The Stem, its form and branching. Leaves—their venation and margin, simple and compound leaves. The leaf stalk and its insertion. Sessile leaves. Stipules, spines and tendrils.
The leaf and flower bud partly expanded. The fully expanded flower, its petals and sepals; relation of the calyx and corolla. Filaments and anthers. The fruit and seed.
Sketching flowers and foliage from Nature. Relation of the flowers and leaves to the stem. Pose of the plant and leaves.
Linear perspective applied to sketching flowers and foliage. Aerial perspective and its value in outline drawing.
Design and Historic Ornament.
Design—constructive and ornamental.
Constructive Design.—Technical knowledge required. Elementary facts connected with mechanics. Nature of the materials used.

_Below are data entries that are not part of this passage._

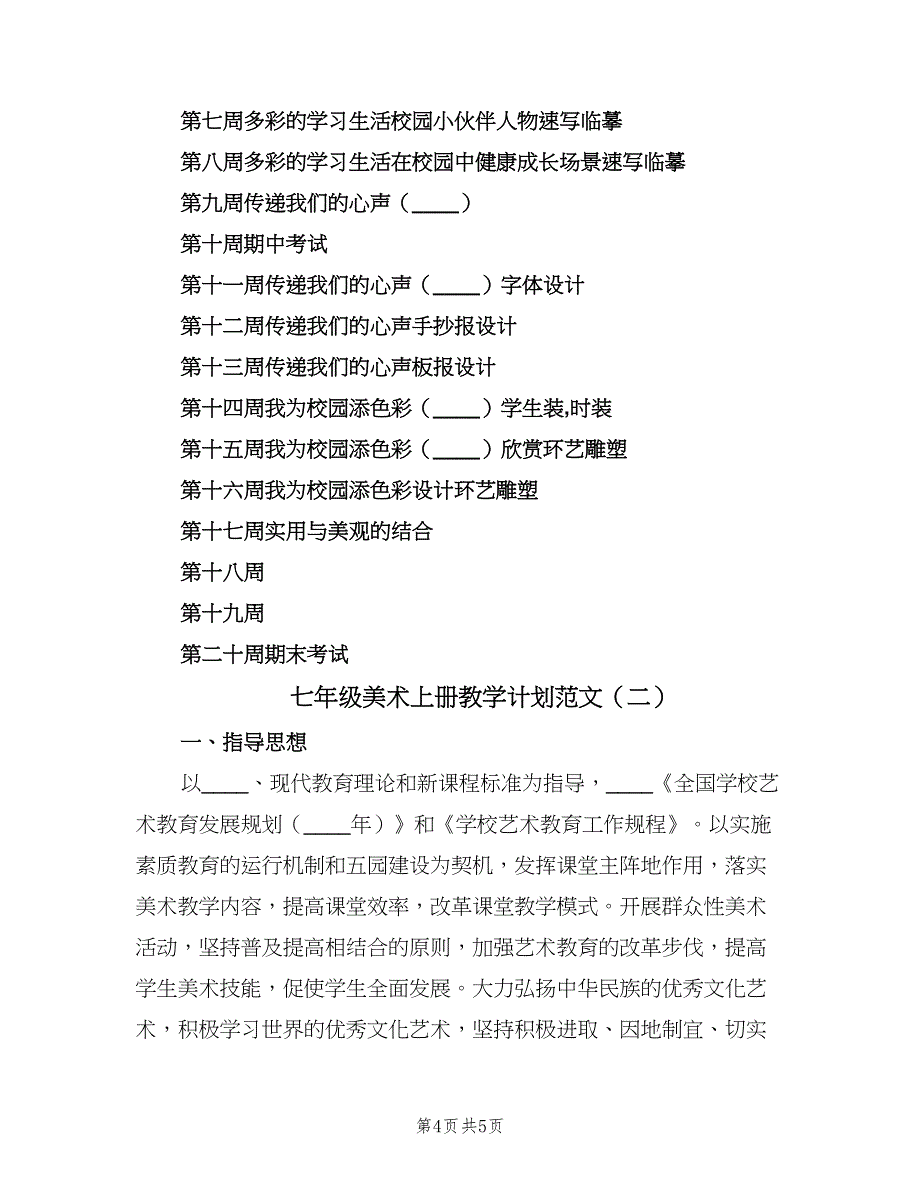 第七周多彩的学习生活校园小伙伴人物速写临摹

第八周多彩的学习生活在校园中健康成长场景速写临摹

第九周传递我们的心声（____）

第十周期中考试

第十一周传递我们的心声（____）字体设计

第十二周传递我们的心声手抄报设计

第十三周传递我们的心声板报设计

第十四周我为校园添色彩（____）学生装,时装

第十五周我为校园添色彩（____）欣赏环艺雕塑

第十六周我为校园添色彩设计环艺雕塑

第十七周实用与美观的结合

第十八周

第十九周

第二十周期末考试

七年级美术上册教学计划范文（二）

一、指导思想

以____、现代教育理论和新课程标准为指导，____《全国学校艺术教育发展规划（____年）》和《学校艺术教育工作规程》。以实施素质教育的运行机制和五园建设为契机，发挥课堂主阵地作用，落实美术教学内容，提高课堂效率，改革课堂教学模式。开展群众性美术活动，坚持普及提高相结合的原则，加强艺术教育的改革步伐，提高学生美术技能，促使学生全面发展。大力弘扬中华民族的优秀文化艺术，积极学习世界的优秀文化艺术，坚持积极进取、因地制宜、切实

第4页 共5页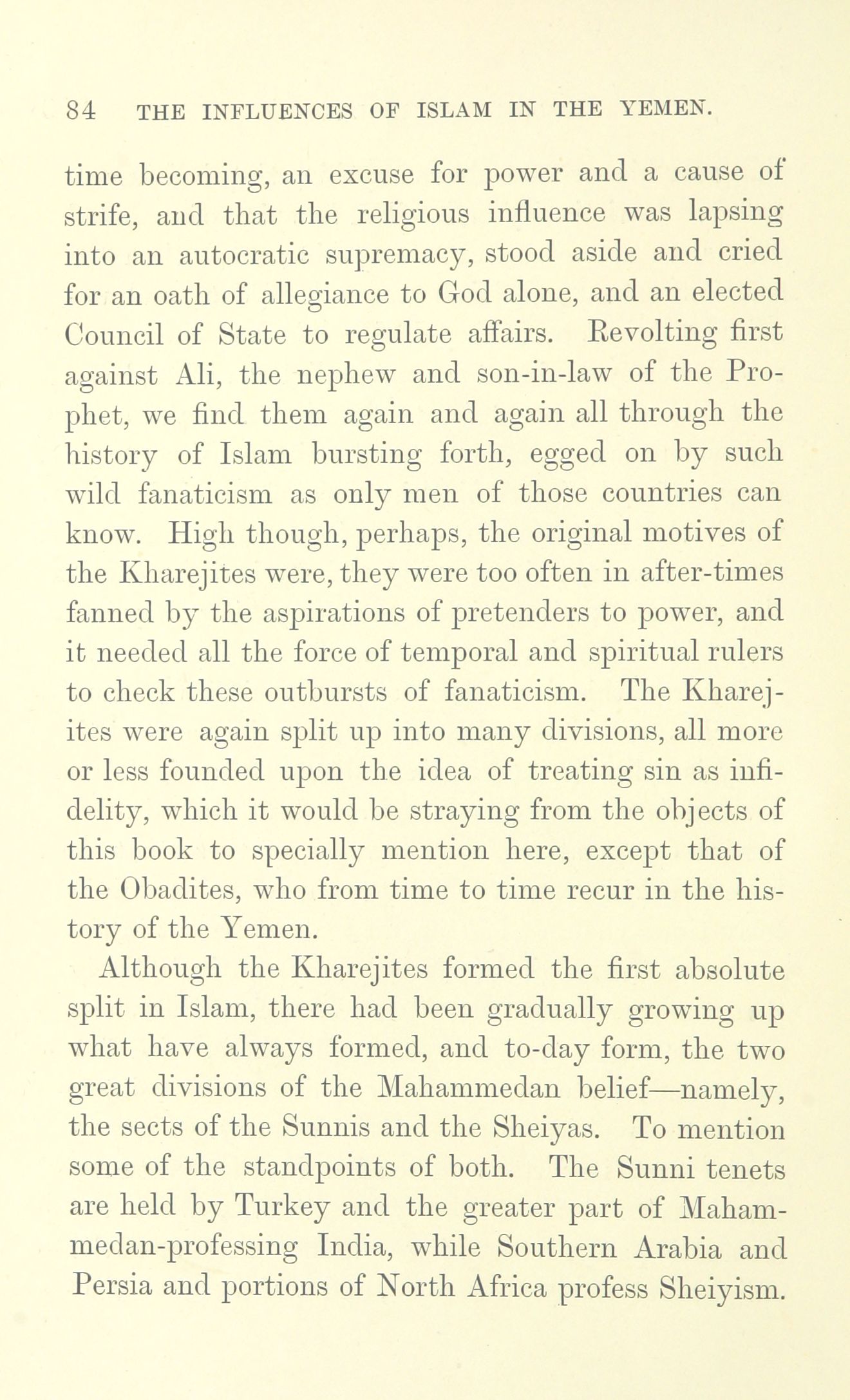 84 THE INFLUENCES OF ISLAM IN THE YEMEN.

time becoming, an excuse for power and a cause of strife, and that the religious influence was lapsing into an autocratic supremacy, stood aside and cried for an oath of allegiance to God alone, and an elected Council of State to regulate affairs. Revolting first against Ali, the nephew and son-in-law of the Prophet, we find them again and again all through the history of Islam bursting forth, egged on by such wild fanaticism as only men of those countries can know. High though, perhaps, the original motives of the Kharejites were, they were too often in after-times fanned by the aspirations of pretenders to power, and it needed all the force of temporal and spiritual rulers to check these outbursts of fanaticism. The Kharejites were again split up into many divisions, all more or less founded upon the idea of treating sin as infidelity, which it would be straying from the objects of this book to specially mention here, except that of the Obadites, who from time to time recur in the history of the Yemen.

Although the Kharejites formed the first absolute split in Islam, there had been gradually growing up what have always formed, and to-day form, the two great divisions of the Mahammedan belief—namely, the sects of the Sunnis and the Sheiyas. To mention some of the standpoints of both. The Sunni tenets are held by Turkey and the greater part of Mahammedan-professing India, while Southern Arabia and Persia and portions of North Africa profess Sheiyism.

The relation of constructive and ornamental design as illustrated by Furniture, Earthenware, Glass, and Metal work.
Suitability of material. Fitness of form. Quality of workmanship. Hand-made and machine-made work.

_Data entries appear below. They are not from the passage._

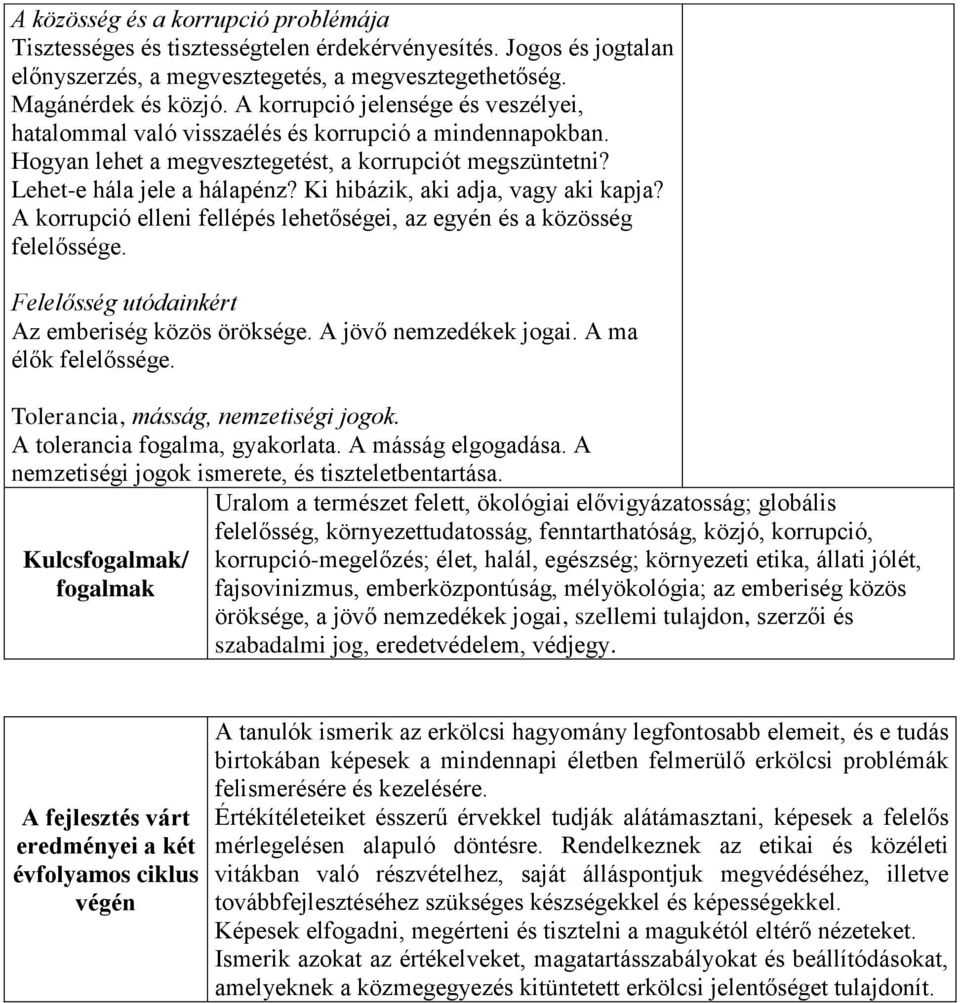 A közösség és a korrupció problémája
Tisztességes és tisztességtelen érdekérvényesítés. Jogos és jogtalan előnyszerzés, a megvesztegetés, a megvesztegethetőség. Magánérdek és közjó. A korrupció jelensége és veszélyei, hatalommal való visszaélés és korrupció a mindennapokban. Hogyan lehet a megvesztegetést, a korrupciót megszüntetni? Lehet-e hála jele a hálapénz? Ki hibázik, aki adja, vagy aki kapja? A korrupció elleni fellépés lehetőségei, az egyén és a közösség felelőssége.

Felelősség utódainkért
Az emberiség közös öröksége. A jövő nemzedékek jogai. A ma élők felelőssége.

Tolerancia, másság, nemzetiségi jogok.
A tolerancia fogalma, gyakorlata. A másság elgogadása. A nemzetiségi jogok ismerete, és tiszteletbentartása.

| Kulcsfogalmak/ fogalmak | Uralom a természet felett, ökológiai elővigyázatosság; globális felelősség, környezettudatosság, fenntarthatóság, közjó, korrupció, korrupció-megelőzés; élet, halál, egészség; környezeti etika, állati jólét, fajsovinizmus, emberközpontúság, mélyökológia; az emberiség közös öröksége, a jövő nemzedékek jogai, szellemi tulajdon, szerzői és szabadalmi jog, eredetvédelem, védjegy. |
|---|---|

| A fejlesztés várt eredményei a két évfolyamos ciklus végén | A tanulók ismerik az erkölcsi hagyomány legfontosabb elemeit, és e tudás birtokában képesek a mindennapi életben felmerülő erkölcsi problémák felismerésére és kezelésére. Értékítéleteiket ésszerű érvekkel tudják alátámasztani, képesek a felelős mérlegelésen alapuló döntésre. Rendelkeznek az etikai és közéleti vitákban való részvételhez, saját álláspontjuk megvédéséhez, illetve továbbfejlesztéséhez szükséges készségekkel és képességekkel. Képesek elfogadni, megérteni és tisztelni a magukétól eltérő nézeteket. Ismerik azokat az értékelveket, magatartásszabályokat és beállítódásokat, amelyeknek a közmegegyezés kitüntetett erkölcsi jelentőséget tulajdonít. |
|---|---|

Ornamental Design—its nature and character. Work of Savage tribes—New Zealand, Fiji, Sandwich, and Friendly Islands, as illustrating unconscious intelligence in design.
Principles of Ornamental Art.
Equal distribution. Symmetry. Repetition. Variety. Contrast. Composition of line. Radiation. Tangential composition. The Anthemion.
Elements of Ornament.
|1.||Geometrical forms.—Straight lines. Frets, interlaced patterns, square and lozenge diapers. The circle, spiral and volute.|
|2.||Vegetable forms—Foliage. The Acanthus as illustrating the principles of Ornamental Art. Flowers—the rosette.|
|3.||Objects.—Shields, Medallions, Masks, Vases, Labels, and Ribbons.|
|4.||Animal forms.—Shells, Horns, Dolphins, Birds, Griffins, Lions. Parts of these combined with foliage and other ornamental forms.|
|5.||The Human Figure—combined with other ornament—symmetrically disposed. Compositions of the Figure without or with background.|
The proper distribution of Ornament. Power of ornament to express feelings and ideas.

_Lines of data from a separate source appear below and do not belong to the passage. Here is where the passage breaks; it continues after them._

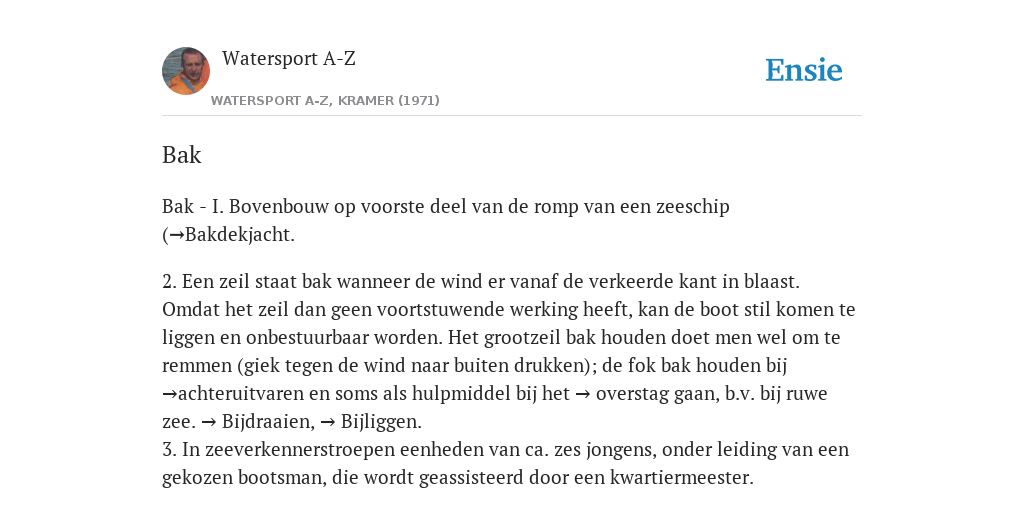 Watersport A-Z

WATERSPORT A-Z, KRAMER (1971)

Ensie

Bak

Bak - I. Bovenbouw op voorste deel van de romp van een zeeschip (→Bakdekjacht.

2. Een zeil staat bak wanneer de wind er vanaf de verkeerde kant in blaast. Omdat het zeil dan geen voortstuwende werking heeft, kan de boot stil komen te liggen en onbestuurbaar worden. Het grootzeil bak houden doet men wel om te remmen (giek tegen de wind naar buiten drukken); de fok bak houden bij →achteruitvaren en soms als hulpmiddel bij het → overstag gaan, b.v. bij ruwe zee. → Bijdraaien, → Bijliggen.
3. In zeeverkennerstroepen eenheden van ca. zes jongens, onder leiding van een gekozen bootsman, die wordt geassisteerd door een kwartiermeester.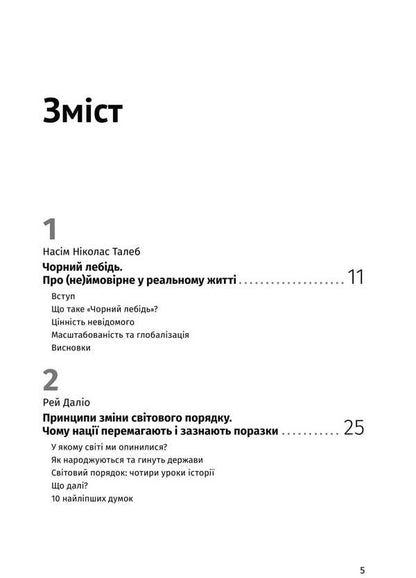 Зміст

1
Насім Ніколас Талеб

Чорний лебідь.
Про (не)ймовірне у реальному житті .................... 11

Вступ
Що таке «Чорний лебідь»?
Цінність невідомого
Масштабованість та глобалізація
Висновки

2
Рей Даліо

Принципи зміни світового порядку.
Чому нації перемагають і зазнають поразки ........... 25

У якому світі ми опинилися?
Як народжуються та гинуть держави
Світовий порядок: чотири уроки історії
Що далі?
10 найліпших думок

5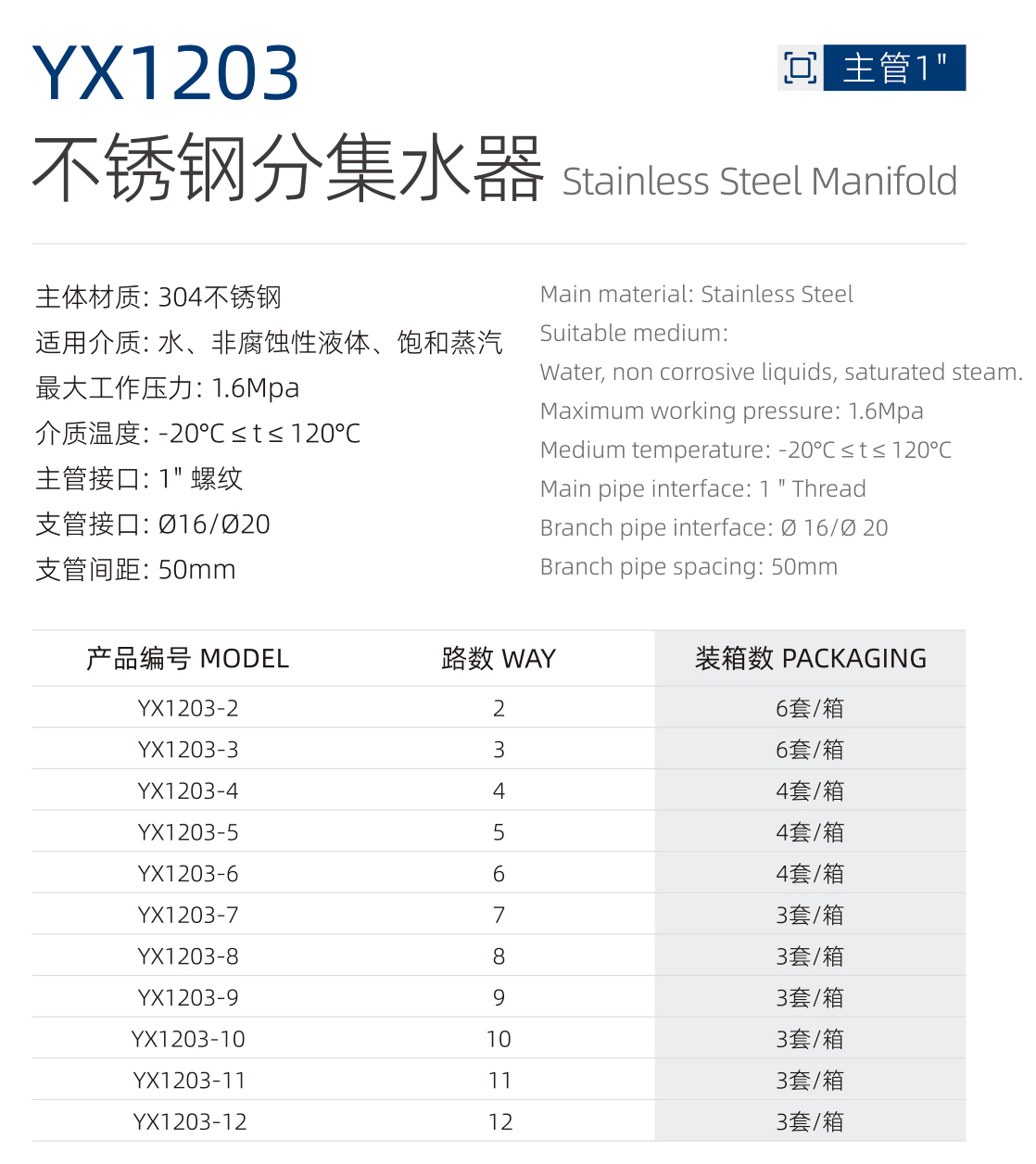 YX1203

主管1"

不锈钢分集水器 Stainless Steel Manifold

主体材质: 304不锈钢
适用介质: 水、非腐蚀性液体、饱和蒸汽
最大工作压力: 1.6Mpa
介质温度: -20℃ ≤ t ≤ 120℃
主管接口: 1" 螺纹
支管接口: Ø16/Ø20
支管间距: 50mm

Main material: Stainless Steel
Suitable medium:
Water, non corrosive liquids, saturated steam.
Maximum working pressure: 1.6Mpa
Medium temperature: -20℃ ≤ t ≤ 120℃
Main pipe interface: 1 " Thread
Branch pipe interface: Ø 16/Ø 20
Branch pipe spacing: 50mm

| 产品编号 MODEL | 路数 WAY | 装箱数 PACKAGING |
|---|---|---|
| YX1203-2 | 2 | 6套/箱 |
| YX1203-3 | 3 | 6套/箱 |
| YX1203-4 | 4 | 4套/箱 |
| YX1203-5 | 5 | 4套/箱 |
| YX1203-6 | 6 | 4套/箱 |
| YX1203-7 | 7 | 3套/箱 |
| YX1203-8 | 8 | 3套/箱 |
| YX1203-9 | 9 | 3套/箱 |
| YX1203-10 | 10 | 3套/箱 |
| YX1203-11 | 11 | 3套/箱 |
| YX1203-12 | 12 | 3套/箱 |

Ornament of Savage tribes—Tatooing, Stamping, and Weaving. Carving. Geometrical patterns, interlacing. Curved forms. The Human Figure. Clubs and paddles.page 22
Egyptian ornament—its symbolism. The Lotus and Papyrus. The Palm branch. Plaited patterns, mats. The fret. Carving and painting. Colours used by the Egyptians.
Assyrian and Persian ornament—its origin. Bas-relief. Painted ornaments, bricks, and pavements. Colours used. Sacred trees, the pine-apple. Sculptured ornaments, pilasters.
Greek ornament—purely aesthetic. Forms derived from Egypt and Assyria. Conventional rendering. Representative forms. The zig-zag, wave scroll, and fret. The Echinus and Anthemion. Greek pottery.
Roman Ornament—an elaboration of the Greek. The scroll and acanthus. Animals and the Human form in Roman ornament.
Byzantine Ornament—its character. Symbolic forms—the lily, cross, and serpent. The Trefoil and Quatrefoil. Painting and sculpture. Mosaics. Development of antique types. Delicacy of treatment.
Arabian Ornament. Governing principle of Mahometan decoration, and circumstances favouring its development. Absence of symbolism and the exclusion of natural forms. Geometrical symmetry. Moresque ornament, its equal distribution, radiation, and continuity of line. Technical methods of decoration. Colouring of the Moors as illustrating fixed principles.
Romanesque Ornament. Imitation of Antique art. Human and Animal forms. Tracery. Painting on glass. Enamelling.
Gothic Ornament—its conventional character. Symbolism. The use of foliage, animals, and the human figure. Early English, its harmony with structural features. Tracery. Ornament of the Decorated period compared with Early English. Undue elaboration. Its defects and decline.
Renaissance Ornament—its origin and development. Scroll work and interlacings. Revival of classic forms. Arabesques and scroll. Painted and carved panels. Natural and conventional decoration of the Sixteenth century. Sculpture and painting. The Rococo style. False principles of decoration. Ornament of the present century.